There are many reasons women outlive men. One of them is they talk to each other about everything. Men share stats, ,sports ,horsepower,and dimensions. As a result,men are often in a quiet panic as the body changes, and know the end is near.
Take Jim 57, for years he’s been quietly eyeing adult diapers,because his bodily functions have changed over the years. G
I shared a recent story where I didn’t plan properly. I ignored the obvious and it ended in disaster.
The pressure is what you feel when you need to GO. When your young and you feel The Pressure its not a big deal, you can windsurf, shop at the Apple store and stand in the Cinnabon line at Arden Fair. How so nevah, if your a man of a certain age, passing the men’s room is not an option. Jim was shocked and releaved. he thought his kidneys were failing. God has a sense of humor. He thickens our bodies and tightens are legs when he knows the bathroom is five hundred yards away . There is nothing like the sound of a Turbo cane at the end of the hallway.

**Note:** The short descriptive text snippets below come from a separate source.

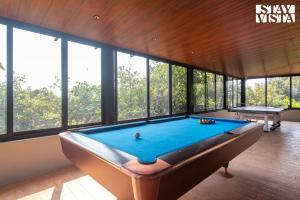 a pool table in a room with windows at StayVista's Esperanza - Mountain-Side Retreat with Infinity Pool, Jacuzzi, Gazebo & Indoor-Outdoor Activities in Lonavala
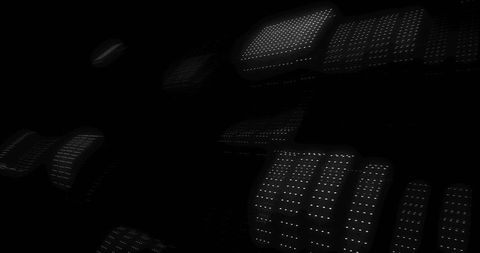 Glowing perforated panels floating in dark space displaying white dot grid and depth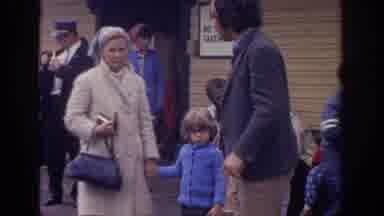 Philadephia Pennsylvania USA (1972): A Family And Their Child Carefully Step Over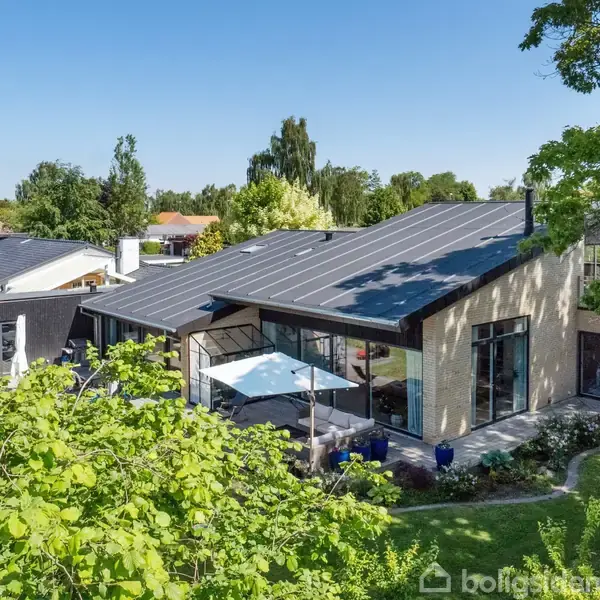 Stor moderne villa med skråt tag og store vinduer. Beliggende i frodig have med træer og terrasse. Omgivet af grønne områder og andre huse i et beboelsesområde.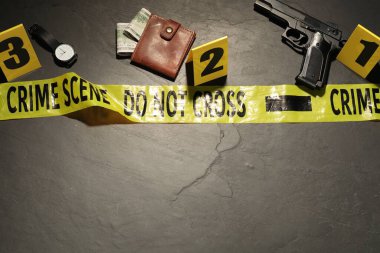 Adli tıp uzmanlığı. Gri arka planda delil, işaretler ve polis bandı olan bir suç mahalli. Metin için boşluk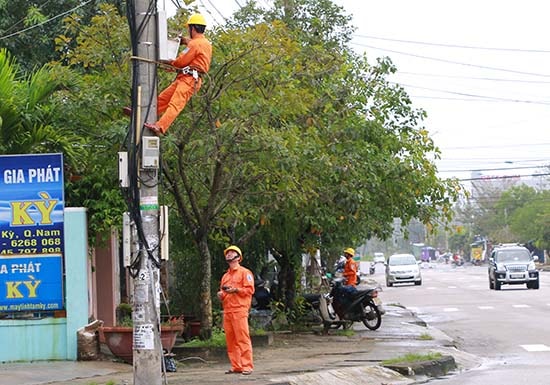 Nhân viên Điện lực Tam Kỳ lắp đặt công tơ mới cho khách hàng. Ảnh: T.L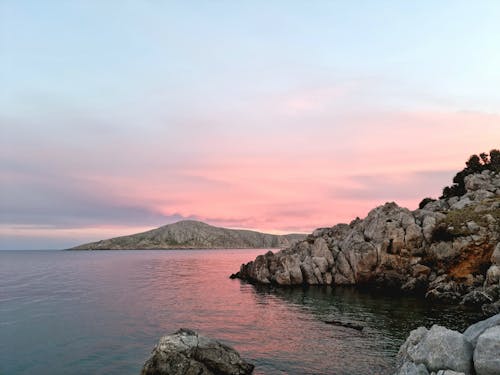 Calm Sunset over Rocky Shore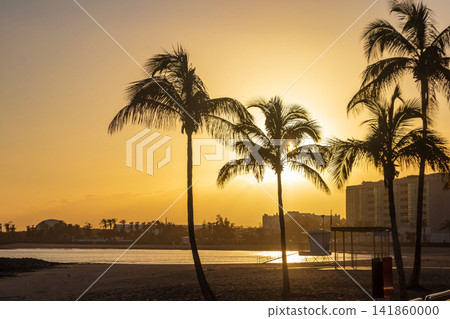 Beautiful colorful sunset sky with silhouette palm trees at the Playa Del Reducto beach in Arrecife, Lanzarote, Canary Islands, Spain Beautiful colorful sunset sky with silhouette palm trees at the Playa Del Reducto beach in Arrecife, Lanzarote, Canary Islands, Spain 141860000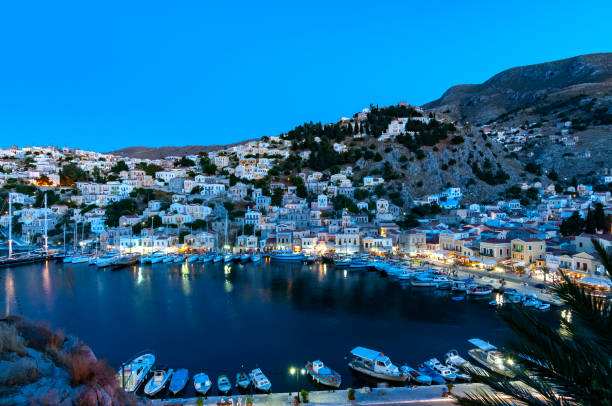 istock View over harbour at dusk Symi Town 1211872047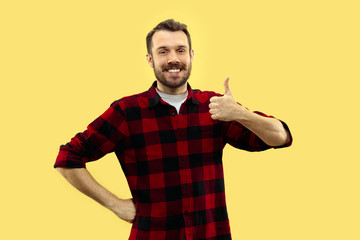 Half-length close up portrait of young man in shirt on yellow background. The human emotions,...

( Not his real name, his name has been changed to protect his privacy )
His real name is Richard Burruss, he lives at 2712 Passakidney Lane, Manteca, Ca 95537. He drives a Gray Chevy Sonic with a scrape on the left rear bumper. He is available for Jehovah Witness chats after 7pm weekdays Home,work and cell numbers available by request.
Harry commutes from the Valley to the Bay Area,94 miles each way. Over 700,000 miles over the last 20 years. Back in the day, he would start his early morning commute with 32 ounce cup of coffee. In he evening he would stop at 7/11 and refill his 52 ounce mug with soda. He knew every fast food joint along his route.
Today, he begins his day with a small coffee, and in the evening he ends his day with water, Gatorade and apple juice. Today he knows every full functional rest room along his route. Harry recycles, the Gatorade and apple juice bottles. The wide mouth bottles can be very handy during an emergency. One day his grandson discovered a fresh bottle of apple juice in the back set. Harry just happen to glance in the rear view mirror as his grandson was just about to unscrew the top off..
Harry swerved and said, “that not apple juice” put that down!
His grandson asked “what is it?. Harry didn’t reply.
What is it?
If you are shocked, grossed out, remember this is Boomer Bizness!